Зато этот патологический недостаток с избытком компенсировался другой слабостью — слишком рациональным умом, что, конечно же, плохо сочеталось с кукольной внешностью.
Это природное дарование, часто используемое ею себе же во вред, усугублялось еще и тем, что по профессии она была математиком, и, надо сказать, — неплохим, насколько я разбираюсь в этом деле. Двенадцать лет она провела в университете, десять из которых потратила на написание кандидатской и докторской своему нынешнему супругу. За эти годы она успела родить мне сына, научилась играть в преферанс и курить. У них там была веселая компания.
Следующим ее дарованием была привычка закатывать мне дикие скандалы. Иногда это было связано с все той же компанией, иногда вообще без всякой связи, то есть без той связи, которая поддавалась неженской логике, хотя всякий раз, когда я думал о своей жене как о женщине, я должен был совершать над собой некоторое усилие, и весьма значительное, ведь мне приходилось бороться с собственным я. До некоторого момента я справлялся с этой задачей довольно сносно.

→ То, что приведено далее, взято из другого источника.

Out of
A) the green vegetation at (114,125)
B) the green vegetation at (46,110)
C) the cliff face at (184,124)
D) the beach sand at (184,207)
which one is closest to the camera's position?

Вначале все происходило стихийно, даже мило, с битьем посуды и швырянием на пол вещей, попавшихся под руку. Помню, что когда я обнаружил в ней этот божественный дар, я был несказанно удивлен, потому что считал, что подобные выходки могут происходить с кем угодно и когда угодно, но только не со мной и не в моей семье, и поначалу несколько озадачивали, потом — заинтересовали как пример, описанный в классическом учебнике по психологии (аффективно-лабильный темперамент), но в конце концов стали действовать опустошающе и внушать вполне естественное отвращение как источник отрицательных эмоций. Сначала я объяснял ее нервозность тяжестью первых неудачных родов, когда ребенка спасти не удалось и страх парализовал ее волю года на три. Потом рождение Алексея на какой-то срок отвлекло ее от прежних "увлечений". Пока она кормила грудью, нашу семью можно было даже назвать образцово-показательной, в той мере, как она представлялась на плакатах, где целеустремленный папаша держит на коленях розовощекого карапуза, а верная подруга жизни улыбается во все тридцать два зуба. Отчасти я мог объяснить, почему наше супружество тянулось так долго. Все эти годы я считал (как ни странно!), что люблю ее, что долготерпение есть крест добродетели, который я должен покорно нести вследствие своей же добродетели, — самообольщение, исподволь подогреваемое моею же женой в те редкие моменты жизни, когда между нами устанавливались нормальные отношения и она не дулась и не хранила гробовое презрительно-надменное молчание. Как женщина, она инстинктивно чувствовала, когда надо было смазать шестеренки семейного счастья.
Причиной всему было мое несколько романтическое видение мира, этакая розовая пелена, спадающая по мере того, как скандал следовал за скандалом.
Но очень скоро я приспособился, примерно к десятой ее выходке. Повторяю, у нее была одна слабость — слишком рациональный ум. И я научился взывать к ее логике.
О! Это была целая наука! Почти искусство!
Попробуйте убедить разбушевавшуюся фурию, которая к тому же раскалена, как утюг, — ничего не выйдет.